On Anthropic models, temperature, top_p, and top_k are incompatible with active thinking. If you send reasoning_effort alongside these parameters, Auriko drops the incompatible values and returns a warning in routing_metadata.warnings:
{
  "type": "unsupported_parameter",
  "code": "temperature",
  "message": "temperature dropped — incompatible with thinking on anthropic (must be exactly 1 or unset)"
}
Anthropic’s constraints when thinking is active:
ParameterConstraint
temperatureMust be exactly 1, or omitted
top_pMust be >= 0.95, or omitted
top_kMust be omitted
Values within these bounds pass through unchanged. Other providers don’t enforce these constraints.
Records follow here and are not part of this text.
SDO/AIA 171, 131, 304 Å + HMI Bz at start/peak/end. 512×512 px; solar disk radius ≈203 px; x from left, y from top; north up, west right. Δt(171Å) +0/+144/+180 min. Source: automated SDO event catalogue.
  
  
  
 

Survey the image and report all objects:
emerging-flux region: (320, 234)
Check effort normalization

Some models support only a subset of reasoning_effort levels. If you request a level above the model’s maximum, Auriko normalizes it to the highest supported value and includes a warning in routing_metadata.warnings:
{
  "type": "unsupported_parameter",
  "code": "reasoning_effort",
  "message": "reasoning_effort adjusted to 'high' — exceeds model maximum on openai"
}
ProviderModels affectedxhigh/max normalized to
OpenAIGPT-5, GPT-5 mini, o3-prohigh
AnthropicClaude Opus 4.5high
xAIGrok 4.3high
xAIGrok 3 minihigh
GoogleGemini 3.xhigh
Models not listed above accept xhigh and max without a warning. For the full provider support table, see Check provider support.
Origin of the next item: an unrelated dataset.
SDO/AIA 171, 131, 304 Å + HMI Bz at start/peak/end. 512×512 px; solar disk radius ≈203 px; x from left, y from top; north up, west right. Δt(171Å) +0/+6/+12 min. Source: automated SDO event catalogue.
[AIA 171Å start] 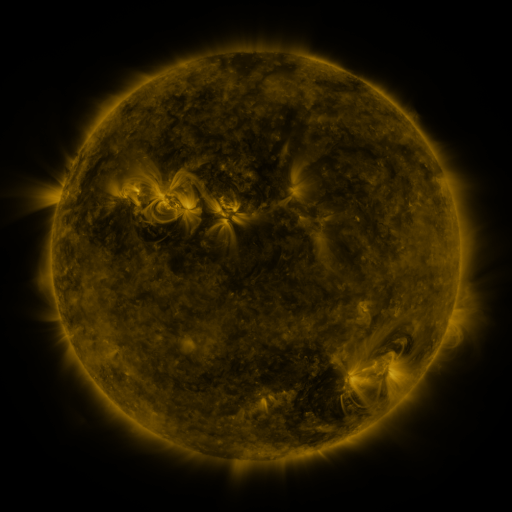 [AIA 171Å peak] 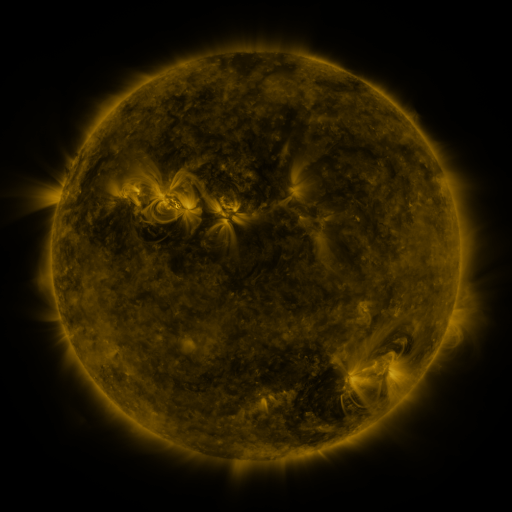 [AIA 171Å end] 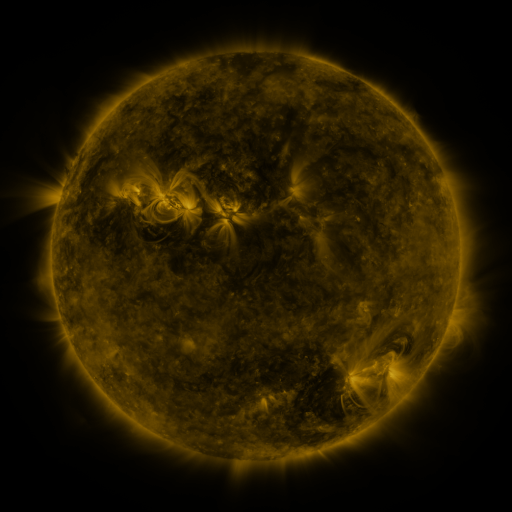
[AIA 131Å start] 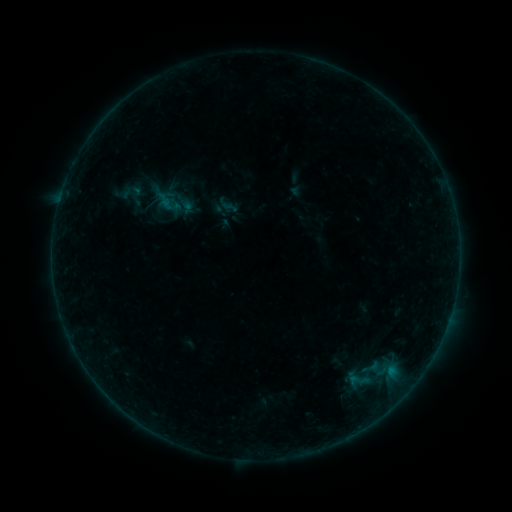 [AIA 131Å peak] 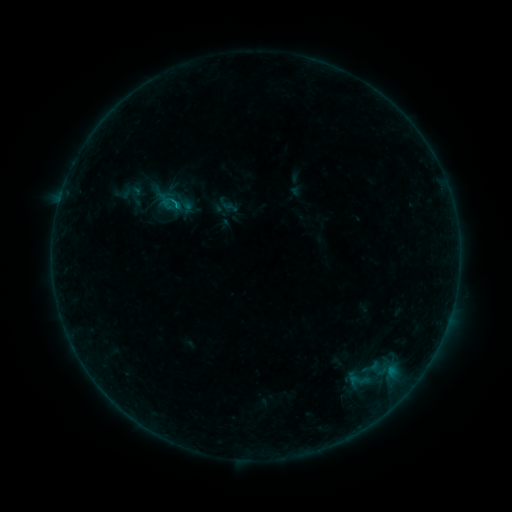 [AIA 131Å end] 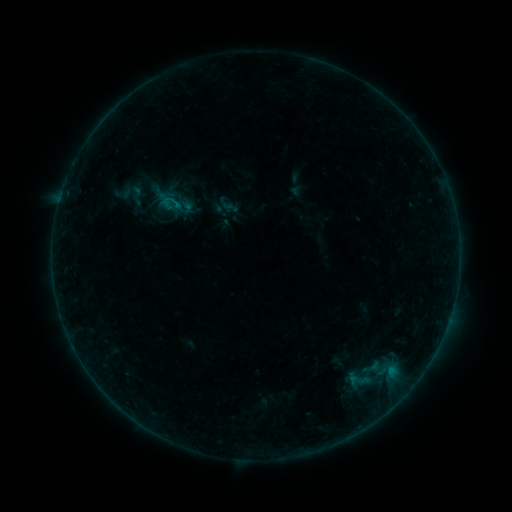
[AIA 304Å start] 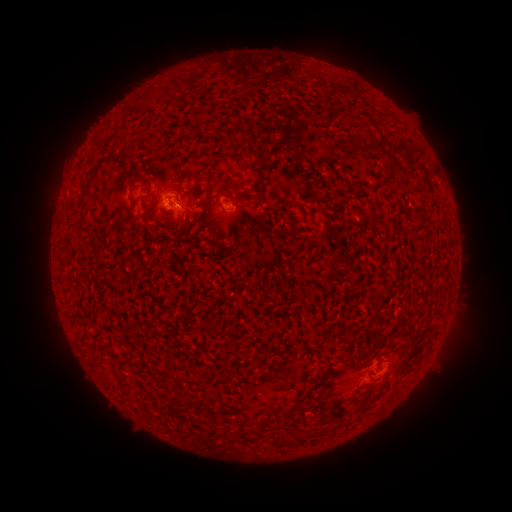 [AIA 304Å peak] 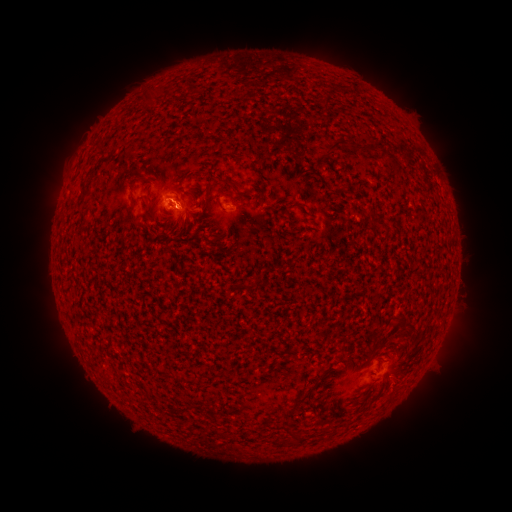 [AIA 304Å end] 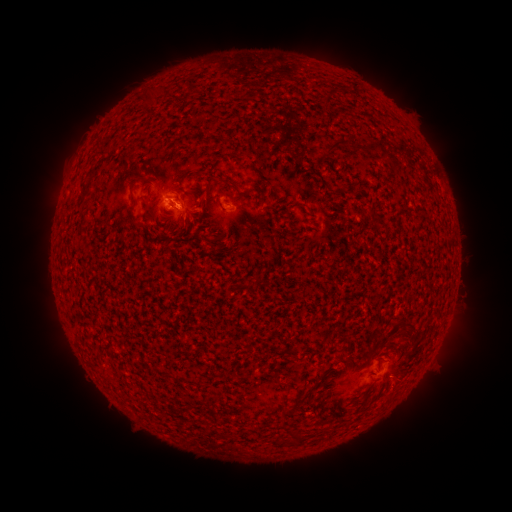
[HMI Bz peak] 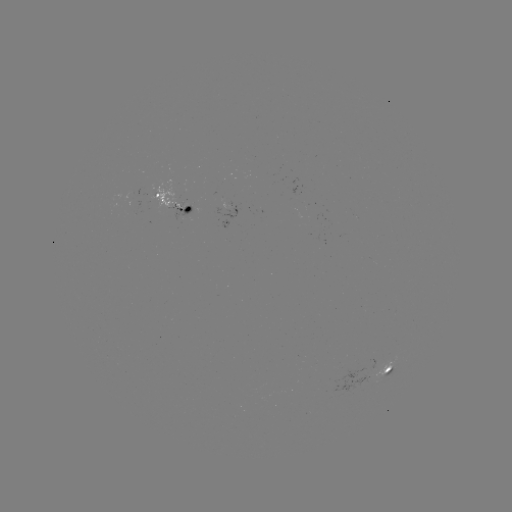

Handle max_tokens constraints

Anthropic models that use thinking budgets require max_tokens above 1024. If you send reasoning_effort with max_tokens at or below 1024, Auriko skips thinking and returns a warning in routing_metadata.warnings:
{
  "type": "unsupported_parameter",
  "code": "reasoning_effort",
  "message": "reasoning_effort dropped — max_tokens (200) is below the 1025 minimum required for thinking on anthropic"
}
Claude 4.6+ models use adaptive thinking rather than thinking budgets. For the full model list, see Check provider support.

Estimate cost and latency

The reasoning_effort level (low/medium/high/xhigh/max) determines the thinking budget per provider. Exact token budgets aren’t guaranteed; reasoning_effort="off" disables thinking on supported models. See Check reasoning token availability for which providers report a breakdown.
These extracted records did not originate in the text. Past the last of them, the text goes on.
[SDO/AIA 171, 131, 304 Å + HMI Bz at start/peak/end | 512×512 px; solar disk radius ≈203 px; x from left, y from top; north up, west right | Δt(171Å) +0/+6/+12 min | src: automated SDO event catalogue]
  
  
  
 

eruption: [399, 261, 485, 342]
Check reasoning token availability

The completion_tokens_details.reasoning_tokens field reports how many tokens the model spent on reasoning. Auriko passes through what the upstream provider reports.
ProviderModel examplesreasoning_tokens reported?Notes
OpenAIo1, o3, o4-miniYesNative field
DeepSeekdeepseek-v4-flash, deepseek-v4-proYesNative field
xAIgrok-4-fast-reasoningYesNative field
GoogleGemini 2.5 FlashYesDerived from provider token counts
AnthropicAll Claude modelsNoReports combined output tokens only
Moonshotkimi-k2-thinking, kimi-k2-thinking-turboNoToken breakdown not reported
Fireworksdeepseek-v3.2NoToken breakdown not reported for hosted models
When the provider doesn’t report a reasoning token breakdown, Auriko doesn’t include completion_tokens_details in the response. Check for the field before accessing it:
if response.usage.completion_tokens_details:
    print(f"Reasoning: {response.usage.completion_tokens_details.reasoning_tokens}")
When completion_tokens_details isn’t available, completion_tokens reflects the combined total of reasoning and content tokens. You can still use it for cost tracking.